MORE children are being taken into care across the North East amid fears rising unemployment is to blame.
The rise has resulted in a funding crisis for North East councils as soaring numbers of children are placed in care homes.
Ministers are to be lobbied for extra cash as a result of the 14% average increase.
Across the region, councils have reported multi-million pound overspends, with many North East councils among those facing the greatest increases in England.
One chief executive told The Journal the rise was partly due to the pressure placed on families as a result of the economic downturn, with domestic violence reports leading to more council interventions. He added that rising unemployment was expected to see the situation facing council bosses worsen.

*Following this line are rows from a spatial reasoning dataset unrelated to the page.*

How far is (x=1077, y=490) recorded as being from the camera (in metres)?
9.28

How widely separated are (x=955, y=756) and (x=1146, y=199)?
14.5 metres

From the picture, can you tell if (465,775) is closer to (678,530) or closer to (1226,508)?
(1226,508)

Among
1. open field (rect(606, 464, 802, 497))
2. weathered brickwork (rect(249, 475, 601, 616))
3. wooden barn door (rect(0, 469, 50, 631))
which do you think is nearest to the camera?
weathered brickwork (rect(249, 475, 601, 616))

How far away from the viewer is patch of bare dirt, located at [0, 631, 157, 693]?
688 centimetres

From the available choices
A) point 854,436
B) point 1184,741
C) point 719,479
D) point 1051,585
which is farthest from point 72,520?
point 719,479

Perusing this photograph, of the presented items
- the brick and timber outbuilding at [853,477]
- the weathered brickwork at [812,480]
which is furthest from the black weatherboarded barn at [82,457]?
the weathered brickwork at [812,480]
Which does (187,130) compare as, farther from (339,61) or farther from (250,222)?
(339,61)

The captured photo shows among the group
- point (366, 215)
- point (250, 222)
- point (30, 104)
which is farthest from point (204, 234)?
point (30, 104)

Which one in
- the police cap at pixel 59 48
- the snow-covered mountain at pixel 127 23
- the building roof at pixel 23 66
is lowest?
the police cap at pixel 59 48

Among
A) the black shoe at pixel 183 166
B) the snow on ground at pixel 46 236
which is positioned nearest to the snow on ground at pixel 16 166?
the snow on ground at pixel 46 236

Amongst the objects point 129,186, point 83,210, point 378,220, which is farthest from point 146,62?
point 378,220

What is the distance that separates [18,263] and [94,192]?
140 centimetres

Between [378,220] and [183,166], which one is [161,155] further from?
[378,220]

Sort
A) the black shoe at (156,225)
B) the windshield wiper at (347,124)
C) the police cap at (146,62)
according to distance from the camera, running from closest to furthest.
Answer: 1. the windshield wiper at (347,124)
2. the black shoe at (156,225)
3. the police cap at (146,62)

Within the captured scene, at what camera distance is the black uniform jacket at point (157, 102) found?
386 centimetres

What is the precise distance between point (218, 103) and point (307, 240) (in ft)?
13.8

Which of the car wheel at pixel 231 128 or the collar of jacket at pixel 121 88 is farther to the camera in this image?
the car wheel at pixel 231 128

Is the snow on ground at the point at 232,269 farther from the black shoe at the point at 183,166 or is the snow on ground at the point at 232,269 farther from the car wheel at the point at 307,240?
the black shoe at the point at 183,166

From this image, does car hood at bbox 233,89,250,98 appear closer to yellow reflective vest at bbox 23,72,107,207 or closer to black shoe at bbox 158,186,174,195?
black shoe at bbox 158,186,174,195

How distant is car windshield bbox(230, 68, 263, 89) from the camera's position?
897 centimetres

Social workers have also been steadily increasing the number of care applications made following public outrage during the Baby P case, in which care workers failed to prevent death of Peter Connolly in Haringey in 2007.
This week Newcastle North MP Catherine McKinnell will back a charity report warning that rising unemployment and increasing food and fuel bills are contributing to the growing number of child neglect cases.
In Newcastle, the council has seen its children’s services department run £2.8m over-budget as 545 are taken into care. City leaders say they changes to Government grants and cuts in funding have left them with £4m less than they previously had available to help vulnerable children.
The council is this week set to agree to create a so-called “task and finish group” looking at the cause of the increases and the growing problem of domestic violence.
Joanne Kingsland, Newcastle cabinet member for children’s services, said the region needed to understand what was behind the rise. Ms Kingsland said: “The increase does not seem to be stopping, it is steadily rising. Previously these issues were funded through several specific grants, but they have now all been un-ringfenced and merged to cover a variety of issues, but the end result is we have some £4m less than we would previously have had for this.”
The Association of North East Councils has already warned central Government spending chiefs that the situation is worsening. It cited South Tyneside, where a £2m increase in costs to children’s services has been blamed on “record numbers of children entering care”, with 80 more children coming to the attention of authorities, an increase on the 315 recorded last year.
Paul Watson, chair of the association, said ministers must free up extra funding. The Sunderland council leader added: “It is clear from national statistics and local experience that there has been a higher increase over the last three years in the numbers of looked after children in the North East and the North West.
“As the North East already faces significant cost pressures in children’s services, this is a critical area for us to focus on as councils, as well as in discussions with Government.
“A potential solution would be to use extra business rates income or from extra income expected to be generated in 2011/12 and 2012/13 to help meet cost pressures in children’s services and to provide extra funding for looked after children”.
Newcastle Council’s cabinet will meet to discuss the overspend this Wednesday.